Desafio: Extraia, sem alterar nada, a passagem do texto sobre ser seminarista que começa nas palavras "Atendendo ao pedido" e termina logo depois de "aula de Filosofia!)".

Trecho:
•••

Atingidos pelos Reflexos...

domingo, 10 de agosto de 2008

Ser Seminarista

Atendendo ao pedido de algumas pessoas coloco aqui um texto que escrevi e que foi publicado na edição de "O Jornal Batista", do dia 20/07/2008.




Ser seminarista

“Olho para dentro de mim e vejo sementes que precisam morrer, a fim de poderem dar muito fruto.”



A metafísica aristotélica procura entender a verdade e explicar as coisas, através do ser enquanto ser; trabalha com o pensamento de um mundo verdadeiro e real cuja essência é a multiplicidade de seres e a mudança incessante. (E não é que aprendi algo na aula de Filosofia!)
Comecei essa semana refletindo sobre o assunto, tentando me lembrar por quantas mudanças já tive que passar, situações às quais tive que me adaptar, convicções que deixaram de ser convicções, dúvidas que passaram a ser certeza, descobertas que fizeram a diferença para mim, e diferenças que me impediram de fazer descobertas. Desde minha entrada para o curso de Teologia, essa reflexão tem sido uma constante em minha rotina de seminarista. Uma mudança incessante dentro de um ser que absorve, a cada dia, um pouco da multiplicidade de outros seres.

•••

Perguntas sobre cenas em imagens:
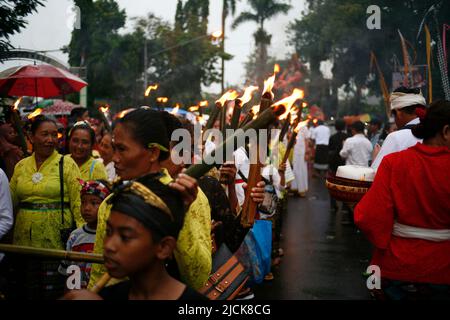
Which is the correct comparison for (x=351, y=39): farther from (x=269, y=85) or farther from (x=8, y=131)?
(x=269, y=85)

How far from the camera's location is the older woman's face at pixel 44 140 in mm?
4797

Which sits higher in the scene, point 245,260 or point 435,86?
point 435,86

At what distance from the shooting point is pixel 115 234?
2.16 m

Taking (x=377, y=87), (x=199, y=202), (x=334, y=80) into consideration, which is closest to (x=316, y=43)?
(x=334, y=80)

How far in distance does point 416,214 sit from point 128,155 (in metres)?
2.06

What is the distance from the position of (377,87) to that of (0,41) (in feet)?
118

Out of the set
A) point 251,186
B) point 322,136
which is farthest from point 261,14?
point 251,186

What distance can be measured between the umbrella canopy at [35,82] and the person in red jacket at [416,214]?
6.05 meters

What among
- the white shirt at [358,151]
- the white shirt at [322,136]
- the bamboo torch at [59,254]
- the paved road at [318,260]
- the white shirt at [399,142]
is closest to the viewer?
the bamboo torch at [59,254]

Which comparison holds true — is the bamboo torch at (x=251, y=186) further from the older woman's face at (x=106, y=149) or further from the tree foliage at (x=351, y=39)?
the tree foliage at (x=351, y=39)

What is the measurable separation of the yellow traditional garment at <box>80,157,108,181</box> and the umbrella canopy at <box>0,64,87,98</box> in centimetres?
281

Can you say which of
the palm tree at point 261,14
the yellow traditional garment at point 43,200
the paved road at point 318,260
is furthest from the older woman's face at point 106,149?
the palm tree at point 261,14

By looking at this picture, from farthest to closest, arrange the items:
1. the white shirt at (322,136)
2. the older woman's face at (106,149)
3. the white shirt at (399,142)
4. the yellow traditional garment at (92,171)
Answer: the white shirt at (322,136), the older woman's face at (106,149), the yellow traditional garment at (92,171), the white shirt at (399,142)
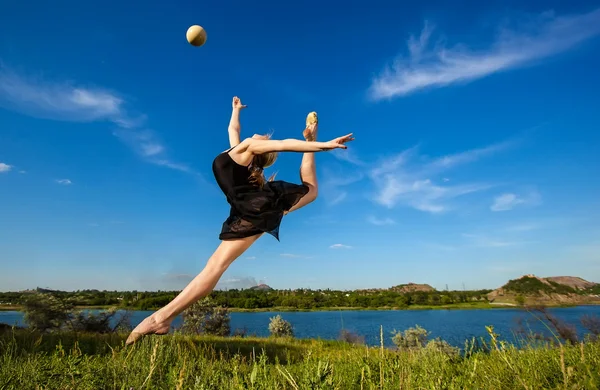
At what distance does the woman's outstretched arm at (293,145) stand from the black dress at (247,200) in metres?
0.37

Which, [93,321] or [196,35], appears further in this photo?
[93,321]

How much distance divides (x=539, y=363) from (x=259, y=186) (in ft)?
10.7

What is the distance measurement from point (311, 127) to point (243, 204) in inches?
54.0

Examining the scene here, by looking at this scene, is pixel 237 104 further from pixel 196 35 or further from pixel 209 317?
pixel 209 317

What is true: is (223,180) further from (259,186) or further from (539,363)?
(539,363)

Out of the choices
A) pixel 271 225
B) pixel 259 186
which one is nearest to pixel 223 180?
pixel 259 186

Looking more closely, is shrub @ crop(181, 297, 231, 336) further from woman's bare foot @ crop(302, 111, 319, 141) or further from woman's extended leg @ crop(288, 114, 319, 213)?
woman's bare foot @ crop(302, 111, 319, 141)

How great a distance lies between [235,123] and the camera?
5.13 meters

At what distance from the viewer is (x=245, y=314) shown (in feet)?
421

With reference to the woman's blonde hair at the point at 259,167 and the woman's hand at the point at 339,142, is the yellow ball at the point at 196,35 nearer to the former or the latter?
the woman's blonde hair at the point at 259,167

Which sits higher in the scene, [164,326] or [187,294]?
[187,294]

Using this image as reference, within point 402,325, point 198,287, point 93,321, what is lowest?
point 402,325

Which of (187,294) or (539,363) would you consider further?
(187,294)

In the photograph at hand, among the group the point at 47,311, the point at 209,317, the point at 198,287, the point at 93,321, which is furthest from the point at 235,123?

•••

Resposta:
Atendendo ao pedido de algumas pessoas coloco aqui um texto que escrevi e que foi publicado na edição de "O Jornal Batista", do dia 20/07/2008.




Ser seminarista

“Olho para dentro de mim e vejo sementes que precisam morrer, a fim de poderem dar muito fruto.”



A metafísica aristotélica procura entender a verdade e explicar as coisas, através do ser enquanto ser; trabalha com o pensamento de um mundo verdadeiro e real cuja essência é a multiplicidade de seres e a mudança incessante. (E não é que aprendi algo na aula de Filosofia!)